The paper thus clearly fulfills SciPost's acceptance criteria. However, quite a few issues with language need to be resolved first. Also, I have a few requests to further elaborate on some explanations, as some details are not entirely clear to me, yet.

Requested changes

1- abstract, line 6: initiate -> conduct
2- Introduction, line 1 (and throughout the text, will not repeat): samplings of a random variable -> samples of a random variable
3- p2 Classifier-based goodness of fit, line 5: "in most applications" feels too strong to me. -> "in many applications"
4- p2 Classifier-based goodness of fit, "and it is created within the design of the test methodology": I have no idea what that means.
5- one line below "by running more simulations" -> "by synthesizing more artificial data" (or similar)
6- p3 "Interpreting the GoF problem as a one of 2ST" -> "Interpreting GoF as a 2ST"
7- sometimes references are given as "[x]" sometimes "Ref. [x]". Does the journal propose/wish for a consistent manner?
8- p3 "to tell apart the D from the R data" -> "to tell D from R"
9- "On the contrary, it will possess" -> "It will however posses ... "
10- next sentence: "The performances of the trained classifier" -> "The performance of the trained classifier"
11- end of paragraph: "In computer science instead," -> "In computer science however," (or even just drop the instead)
12- Neyman-Pearson testing: A third distinct statistical problem is the one of", "is the one of" sounds wrong to me. -> Hypothesis testing as formulated by Neyman and Pearson poses a third distinct statistical problem.
13- "by associating to the data D some probabilistic quantity" -> "by assigning some probabilistic measure to the data
14- "which is instead absent" -> "which is however absent"
15- throughout the paper: "test statistic(s) variable" -> "test statistic". drop the "variable".
16- p3 "which in turn defines the p[D] association" -> "which in turn defines the p-value"
17- p3 next sentence: "errors rate" -> "error rates"
18- p3 next sentence "in comparison with the aleternative H1" (drop the with the agreement)
19- p3 "inside the family" -> "within the family"
20- p4 second paragraph: "On the contrary, the best fit ..." -> "However/On the other hand, the best fit ..."
21- actually I think it would have been slightly easier to read, had you given the description of D1 and D2 earlier on, not when describing the results.
22- p5 line6 "regardless of whether the true distribution is R or it is different" -> "regardless of whether the true data distribution is or is not R"
23- p5 next paragraph "based on literature from the 1920s"
24- p5 same paragraph "the numbers of counting in each bin" -> "the counts in each bin". Also in the remaining text, "[number of] counting(s)" -> "count(s)", please check.
25- p5 next sentence "with arbitrary expected" -> "with arbitrary expected values" or "with arbitrary expectations". Please also check the remaining text for the same issue.
26- p5 In particular it is *often* used in high energy physics ....
the choice of binning is problematic and *subject* to the same type ...
27- p5 NPLM paragraph: In particular the functions f_W are conveniently taken to parametrise the log ratio of the H_W and R *likelihoods*
28- p5 last paragraph "including toy or realistic problems of new physics detection" -> "including toy as well as realistic new physics searches"
29- p5 last paragraph. "However, no systematic comparison has yet been performed"
30-p5 last sentence: "Such a comparison is the goal" (Drop the "initiating", or replace with "Conducting")
31- p6 "with which it shares such strong similarities", I would say either features/characteristics are shared, or similarities are exhibited, but maybe that's only a minor semantic detail.
32- p6 same paragraph "that have been considered for the comparison" drop "the". rephrase the second part "and not exposed to strong ... "
(i propose to start a new sentence)
33- next paragraph "and based on the following logic" -> ", based on the"

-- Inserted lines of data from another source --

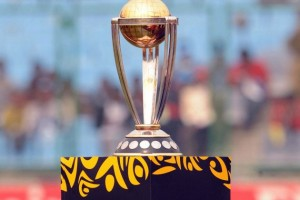 ICC_Cricket_World_Cup-2015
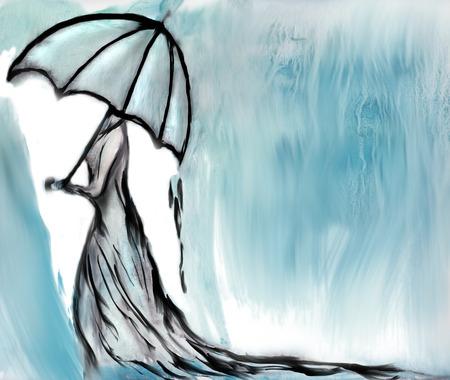 sotto la pioggia: donna in abito lungo con l'ombrello sotto la pioggia
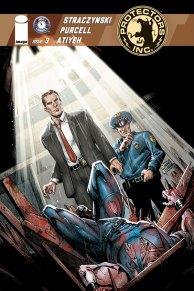 Protectors, Inc 3 Cover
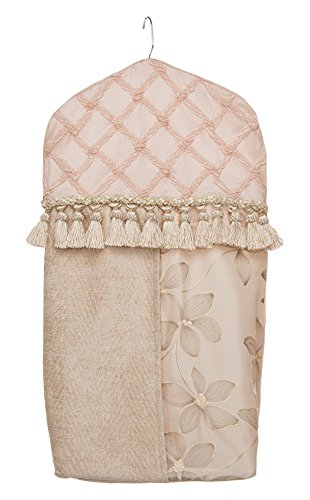 Glenna Jean Florence Diaper Stacker, Pink/Cream/Tan by Glenna Jean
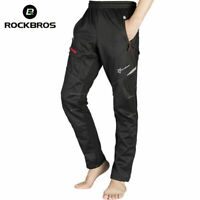 RockBros Winter Fleece Thermal Cycling Casual Pants Windproof Trousers Black
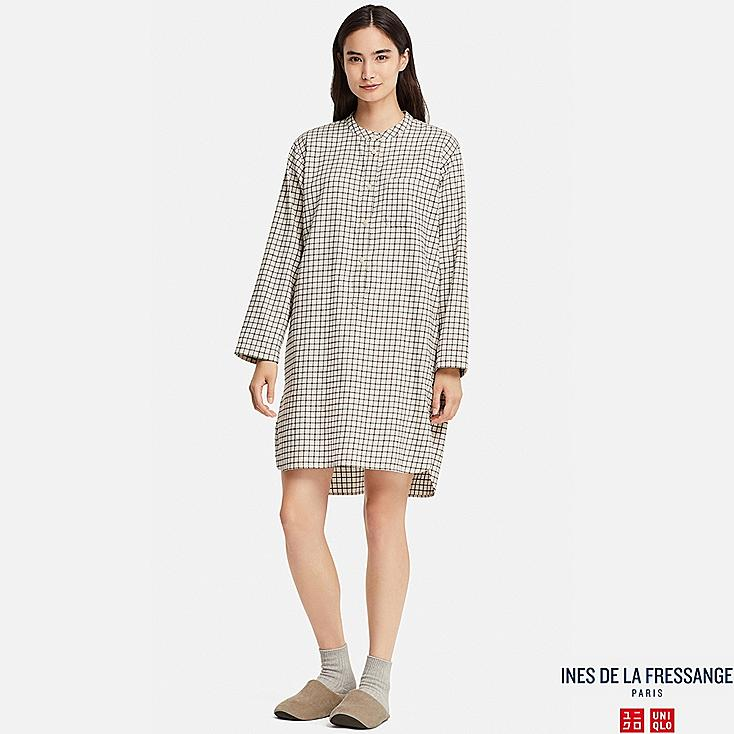 WOMEN INES FLANNEL LONG SLEEVE PYJAMAS
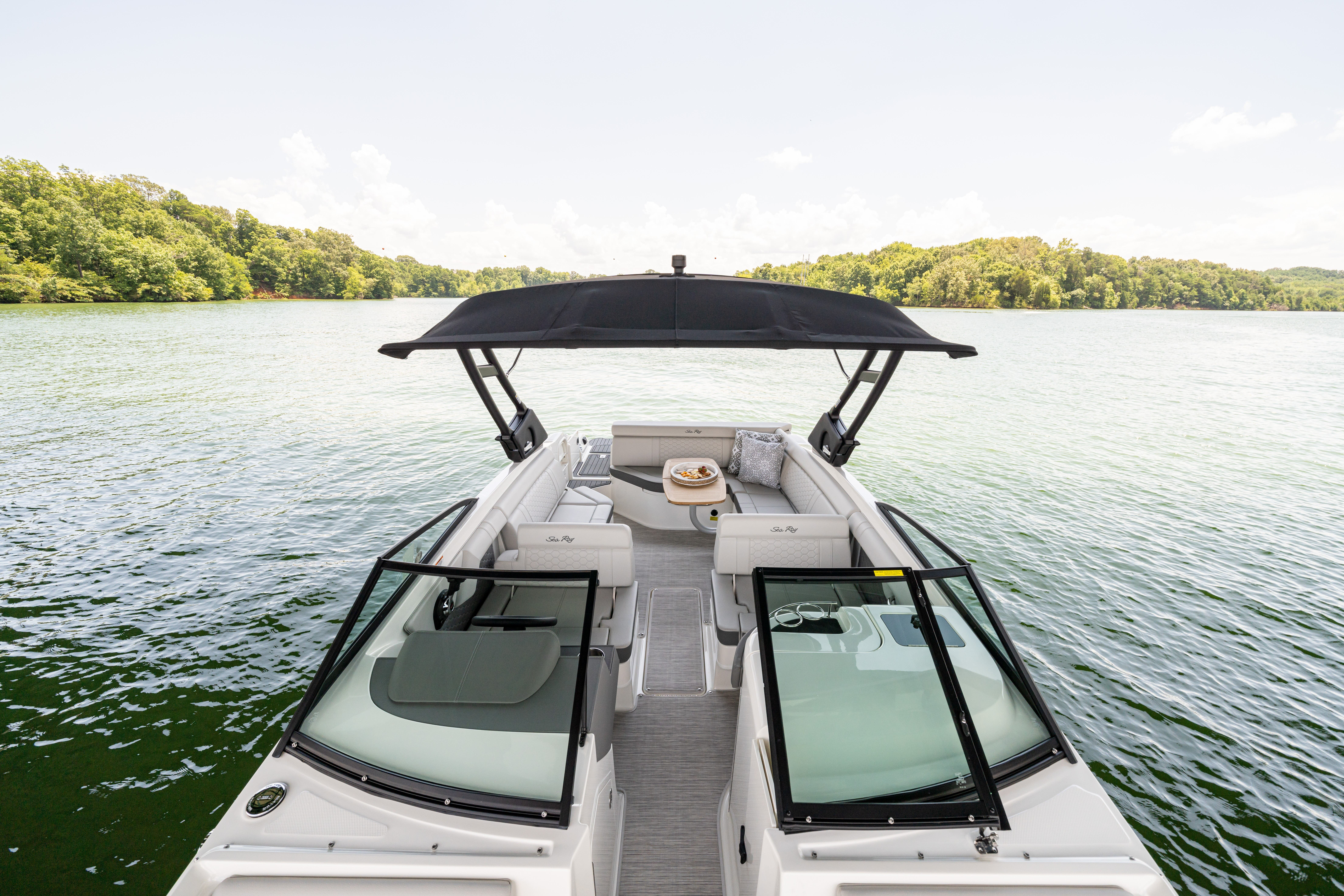2022 Sea Ray boat for sale, model of the boat is 270sdx & Image # 5 of 6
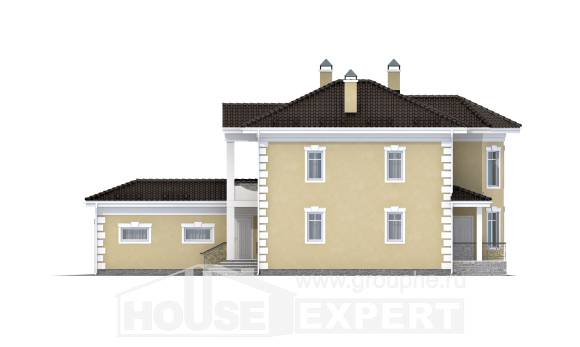 150-006-L Two Story House Plans with garage, beautiful Custom Home Plans Online,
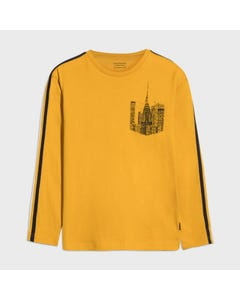 Mayoral Boys Tshirt Yellow Black Cityscape Print Long Sleeve Size 8-18 | Toddler Boy Shirts 7045 Yellow
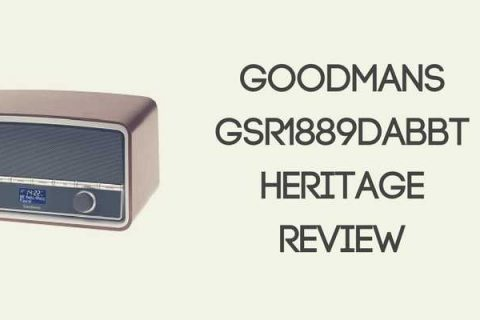 Goodmans GSR1889DABBTW Heritage Radio Review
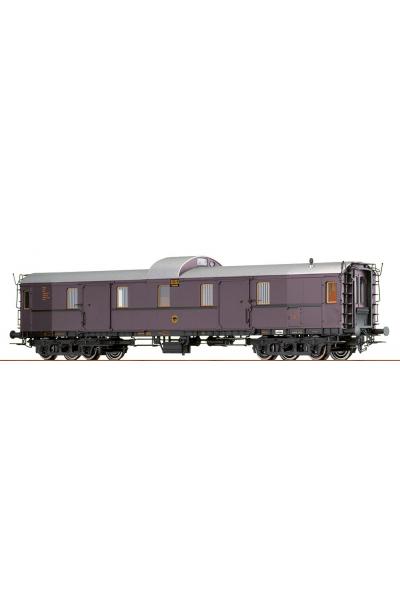 Brawa 45406 Вагон пассажирский Pw4u Rheingold DRG Epoche II 1/87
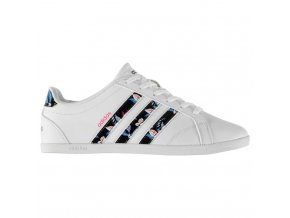Dámské boty Adidas Con Bílé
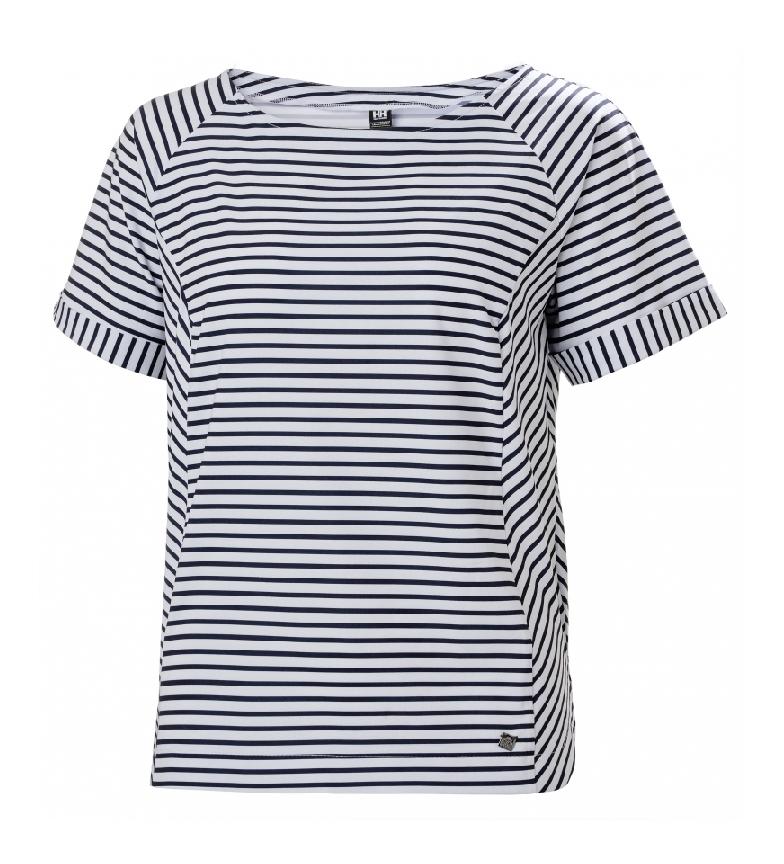 Helly Hansen T-shirt blu navy W Thalia, bianca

34- same paragraph: ", a quantity that has no *direct* (intrinsic, immediate) interpretation as a classification metric"
35- p6 third paragraph, the comparison with 1d-gof for me feels not out of line with the remaining paper, jfyi
36- next paragraph you "draw conclusions on the implications on the merits of NPLM", wait what? what are you guys, germans? can you say this in simpler words? also: "in the landscape" -> "within the landscape" (depends though on how you reformulate)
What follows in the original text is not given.